-3

I want to pass multiple patterns to grep, and have a number of solutions of how to apply the -e option to each pattern.

The different patterns are stored in the array ptrn. I wonder whether blanks in the array elements could be misinterpreted, as the -e would not be passed separately to the pattern.

The possibilities are

Possibility 1

mptrn=$( printf -- ' -e %s' "${ptrn[@]}" )
grep -E "$mptrn" -- "$flnm"

Possibility 2

for i in "${!ptrn[@]}"; do
  ptrn[$i]="-e ${ptrn[$i]}"
done
grep -E "${ptrn[@]}" -- "$flnm"

Possibility 3

eptrn=()
for i in "${!ptrn[@]}"; do
  eptrn+=("-e" "${ptrn[$i]}")
done
grep -E "${eptrn[@]}" -- "$flnm"

What could be the possible problems with any of the solutions ?

Vera
  • 1,223

2 Answers2

2

Let's say ptrn=(" a b" " 333 22 1 ").

Answer 1:

mptrn=$( printf -- ' -e %s' "${ptrn[@]}" )
grep -E "$mptrn" -- "$flnm"

The entire output of the command will be assigned to mptrn, and the used format won't allow distinguishing between elements in the array if they contain space characters. mptrn will contain -e a b -e 333 22 1 (with both a leading and trailing space character). When executing grep, the quoted argument will be interpreted as a pattern argument because of the leading space, which will search for occurrences of "$mptrn" in the given files, which is not what you're trying to achieve.
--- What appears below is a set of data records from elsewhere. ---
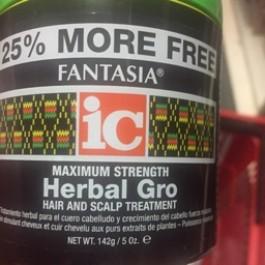 Herbal gro hair & scalp treatment 142ml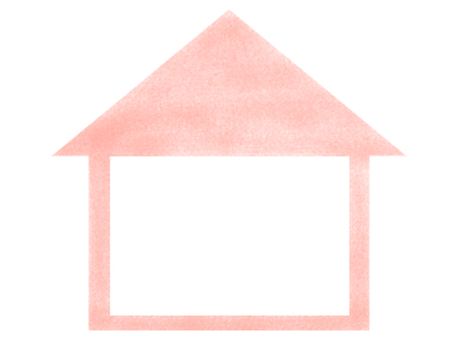 House frame (pink)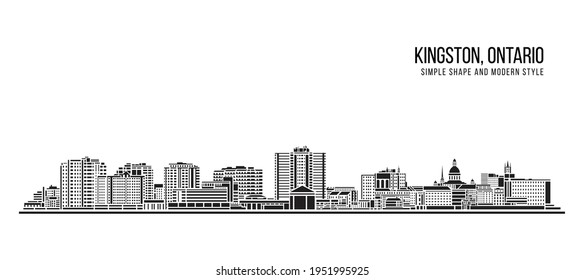 Cityscape Building Abstract Simple shape and modern style art Vector design - Kingston, Ontario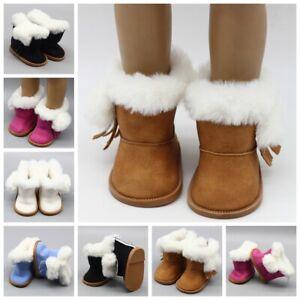 Zubehör für Puppen Spielzeug 18 Inch Doll Snow Boots Mini Schuhe Plüsch Schuhe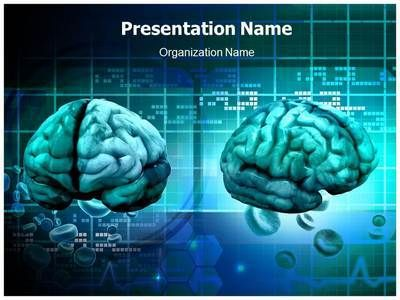 Brain PowerPoint Template Backgrounds - brain powerpoint template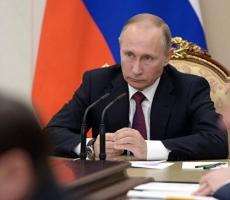 """Путин: люди доверяют """"Единой России"""" и правительству"""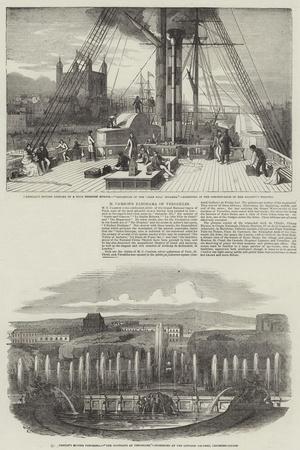 https://imgc.allpostersimages.com/img/posters/cambon-s-panorama-of-versailles_u-L-PUSUZA0.jpg?p=0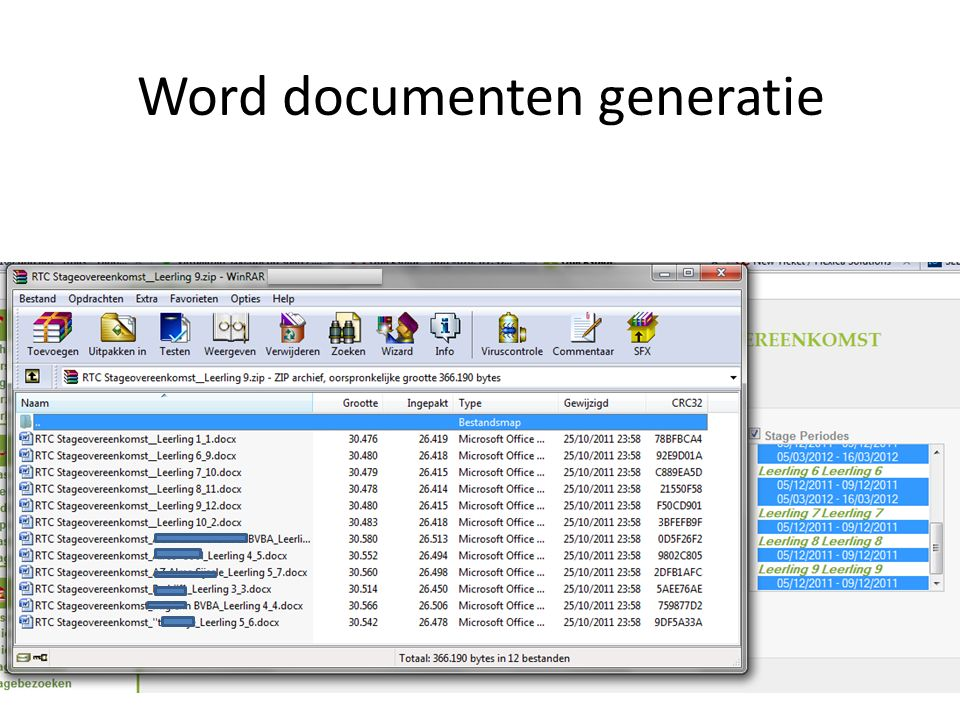 Word documenten generatie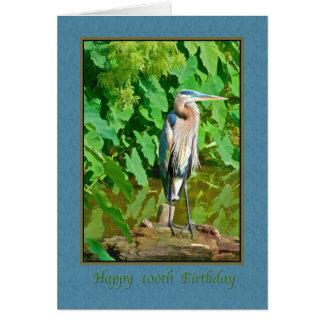 Tarjeta Cumpleaños, 100o, garza de gran azul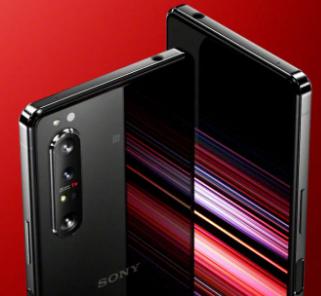 索尼Xperia 1 II e 6.5英寸4K HDR三镜头智能手机与高通Snapdragon 865处理器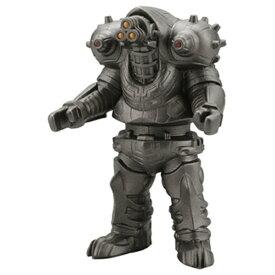 バンダイ BANDAI ウルトラマン ウルトラ怪獣 67 インペライザー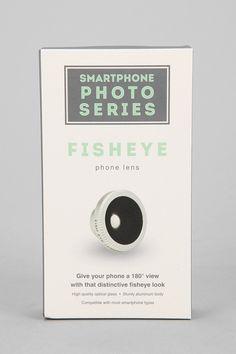 Photo Series Fischaugen-Objektiv für Mobiltelefone - Urban Outfitters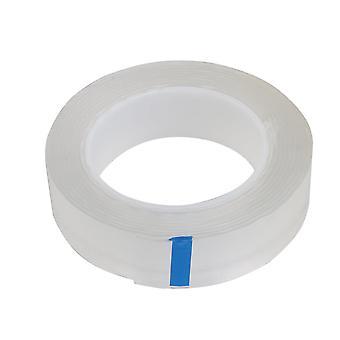 Double Sided Tape Anti Slip Tape 3 Meter Length Transparent Nano Tape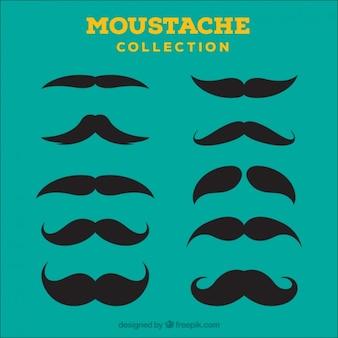 Moustache Ícone Colecção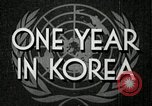 Image of UN General Assembly  Korea, 1950, second 3 stock footage video 65675032621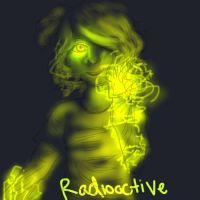 Glowy Thing by PERKoverload526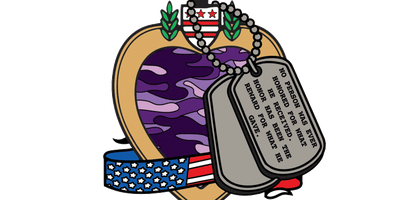 2019 Purple Heart Day 1 Mile, 5K, 10K, 13.1, 26.2 -Raleigh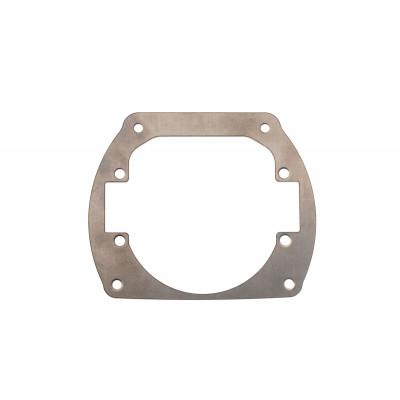 Переходная рамка Chevrolet Tahoe IV для модулей Optima Bi-LED вместо штатных галогенных/ксеноновых линз (комплект, 2 шт.) арт: OPR-39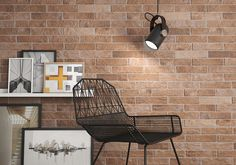 Phoenix Rust has a terracotta matt Stone effect finish with a rippled surface. This Wall and floor Tile can be used both internally and externally and is brick shaped, so is Perfect for use in your kitchen, bathroom or utility, as well as any ou Wall And Floor Tiles, Wall Tiles, Outdoor Chairs, Outdoor Furniture, Outdoor Decor, Brick Effect Tiles, Calacatta, Rust, Ceiling Lights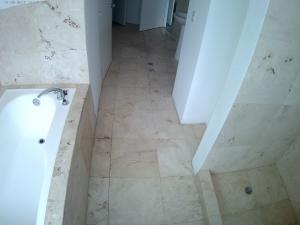 Apartamento En Venta En Caracas - Las Mercedes Código FLEX: 17-10108 No.15
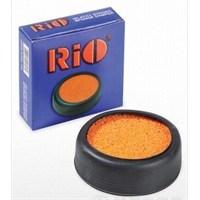 Rio 703 Pul Süngeri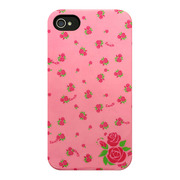 【iPhone4S/4 ケース】Petit Flower Rose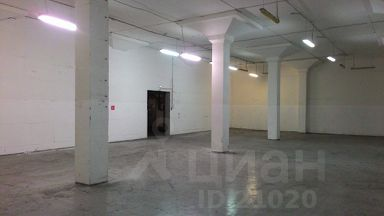 Портал поиска помещений для офиса Вышеславцев 2-й переулок поиск Коммерческой недвижимости 800-летия Москвы улица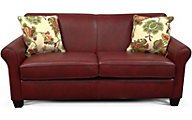 England Lilly Red Leather Full Sleeper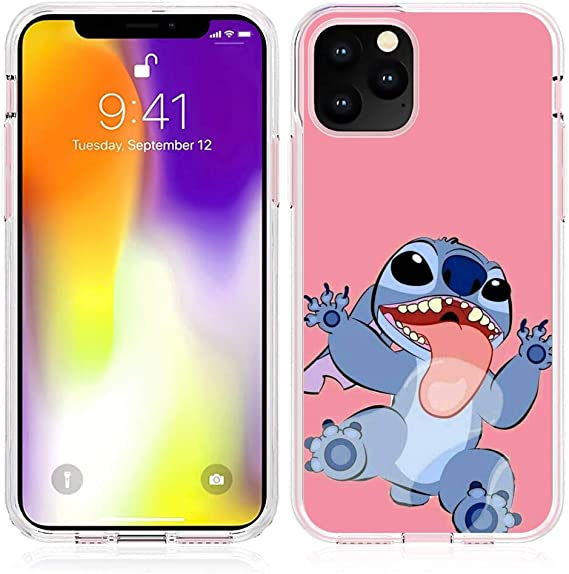 Disney Toy Story Tumblr Pattern iphone case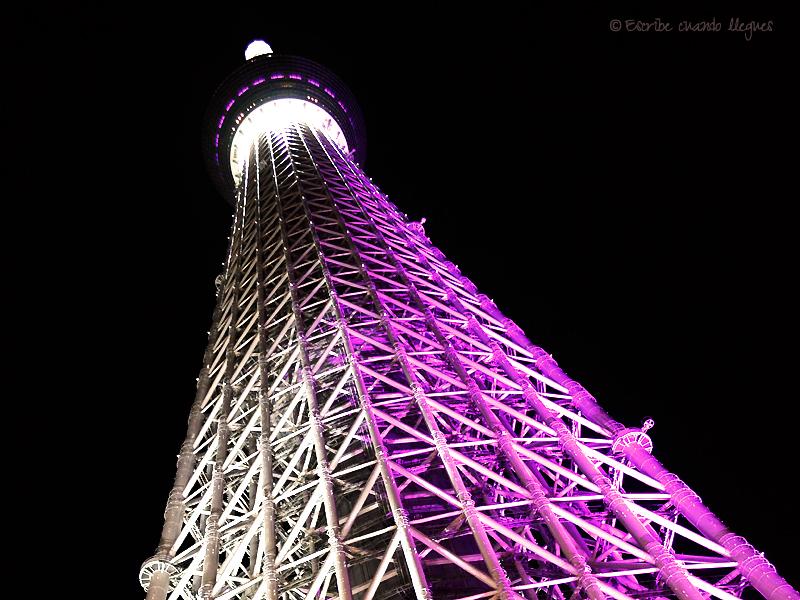 Tokyo Skytree (Japón)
To make a similar approach work you can use the IFS parameter.

[ "${IFS+x}" = x ] && OLD_IFS=$IFS
IFS=$(printf '\x7f')
mptrn=$(printf "-e${IFS}%s${IFS}" "${ptrn[@]}")
# note that we don't use quotes
grep -E $mptrn -- "$flnm"
if [ "${OLD_IFS+x}" = x ]; then IFS=$OLD_IFS; else unset IFS; fi

Answer 2:

for i in "${!ptrn[@]}"; do
  ptrn[$i]="-e ${ptrn[$i]}"
done
grep -E "${ptrn[@]}" -- "$flnm"

This answer is close to the desired result, except that the searched patterns will include a leading space, which means the resulting command looks like this:

grep -E "-e  a b" "-e  333 22 1 " -- file

This can be solved by simply removing the space: ptrn[$i]=-e${ptrn[$i]}.


Answer 3:

eptrn=()
for i in "${!ptrn[@]}"; do
  eptrn+=("-e" "${ptrn[$i]}")
done
grep -E "${eptrn[@]}" -- "$flnm"

This answer is correct, the resulting grep command will be:

grep -E -e " a b" -e " 333 22 1 " -- file
don_aman
  • 1,373
0

Combine them into one regex. e.g. if you want to match any of the patterns, you can use the regex alternation operator | as an OR.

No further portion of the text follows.